Although platinum is regarded as a "new" metal in its present form, it has a long history. Ancient Egyptians and Pre-Columbian Indian civilizations already valued it as a very important element. The "modern" discovery of platinum is attributed to Spanish conquerors in the 17th century. Actually the name platinum was given by the Spanish word, platina, meaning little silver. Spaniards had discovered alluvial deposits of the rare white metal when they were mining in search for gold in the Choco region in Colombia. Paradoxically, they considered platinum as a nuisance for their mining of gold.
After the introduction of platinum into Europe in the 18th century it became a metal of interest for scientists due to its special properties. In 1751, a Swedish assayer, Scheffer, recognized platinum as the seventh existing element at that time. The French physicist P.F. Chabaneau first obtained malleable platinum in 1789 in order to produce a chalice presented to Pius VI. It seems that the British chemist W. H. Wollaston was the first person to obtain a sample of pure platinum in the early 1800s. The techniques used by Wollaston in the separation of PGMs are considered to be the basis for modern platinum metallurgy.
The production of platinum requires very complex processing techniques that were not available until the end of the 19th century. Moreover, the high melting points of platinum made it very difficult to work with it. It was only with the development of new refining techniques that platinum was more widely used for new industrial applications. On the other hand, the use of platinum in fine jewelry rose quickly in the beginning of the 20th century. Platinum was already highly appreciated for its beauty and durability.

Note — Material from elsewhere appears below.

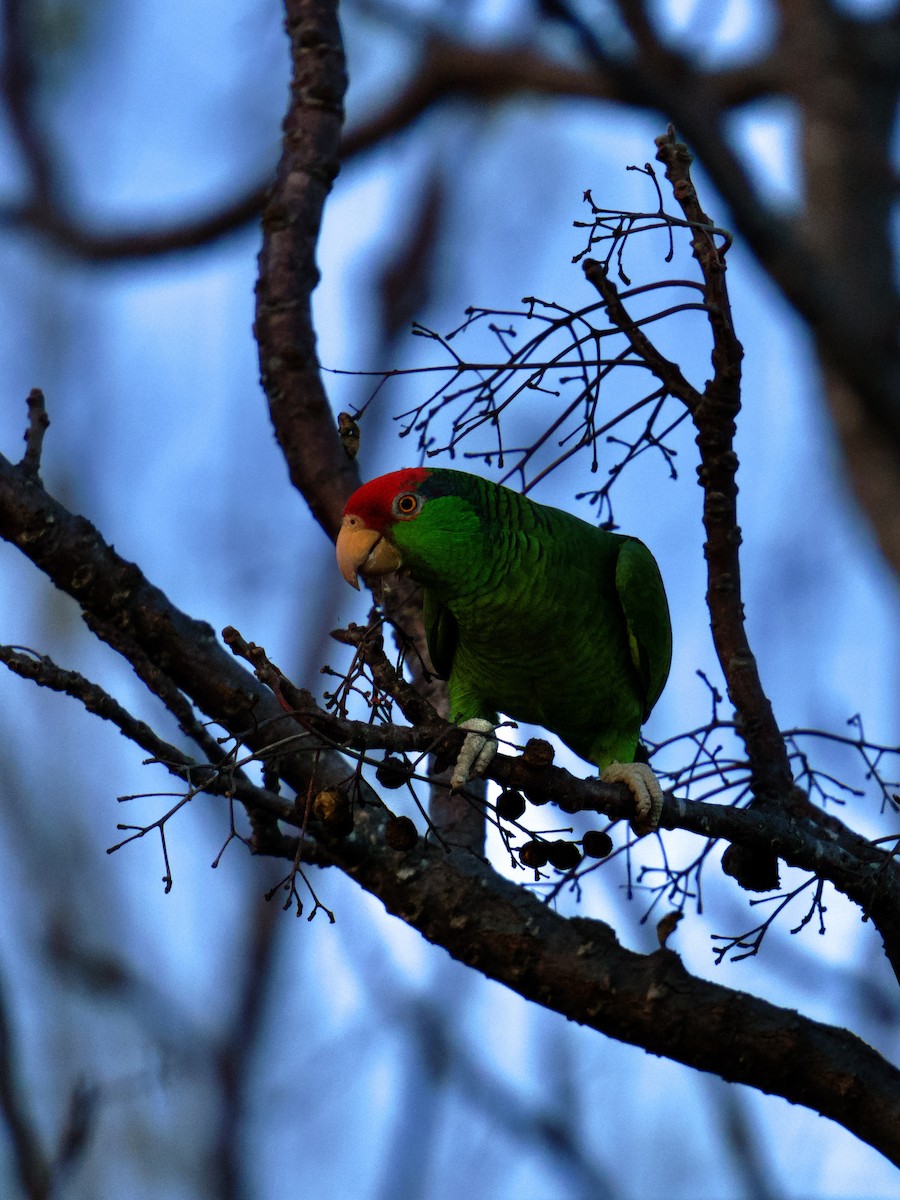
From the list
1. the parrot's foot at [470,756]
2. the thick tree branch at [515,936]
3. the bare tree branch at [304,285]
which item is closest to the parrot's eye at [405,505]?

During World War II the availability of platinum was limited since it was declared as a strategic material. Use of platinum for most non-military applications was prohibited. After the war, consumption of platinum increased due to its catalytic properties.

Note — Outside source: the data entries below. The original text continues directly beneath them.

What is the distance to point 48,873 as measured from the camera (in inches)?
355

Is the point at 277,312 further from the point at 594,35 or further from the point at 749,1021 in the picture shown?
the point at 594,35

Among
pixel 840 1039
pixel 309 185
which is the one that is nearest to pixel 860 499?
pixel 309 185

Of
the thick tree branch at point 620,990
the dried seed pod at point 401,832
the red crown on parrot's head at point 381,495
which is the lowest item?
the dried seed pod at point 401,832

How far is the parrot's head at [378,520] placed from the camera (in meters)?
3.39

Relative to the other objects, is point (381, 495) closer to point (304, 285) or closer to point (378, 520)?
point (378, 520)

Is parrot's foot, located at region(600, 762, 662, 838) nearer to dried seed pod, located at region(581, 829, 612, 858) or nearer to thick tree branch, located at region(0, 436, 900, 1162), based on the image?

This increase in demand followed the development of molecular conversion techniques in the refining of petroleum. In the 1970s this demand grew even more thanks to the introduction of automotive emission standards in the developed countries.

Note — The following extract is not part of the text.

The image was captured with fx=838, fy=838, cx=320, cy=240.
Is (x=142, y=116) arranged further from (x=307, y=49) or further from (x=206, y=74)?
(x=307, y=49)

One of the most important obstacles for a more widespread use of platinum in its history has been its limited supply. At present time, deposits of platinum are concentrated in a few areas in the world, mainly in South Africa and the Russian Federation. However, in the last few decades new mines have been opened and sophisticated platinum mining techniques have been developed. Platinum has become a metal of great importance in the world and prospects for this metal are very positive.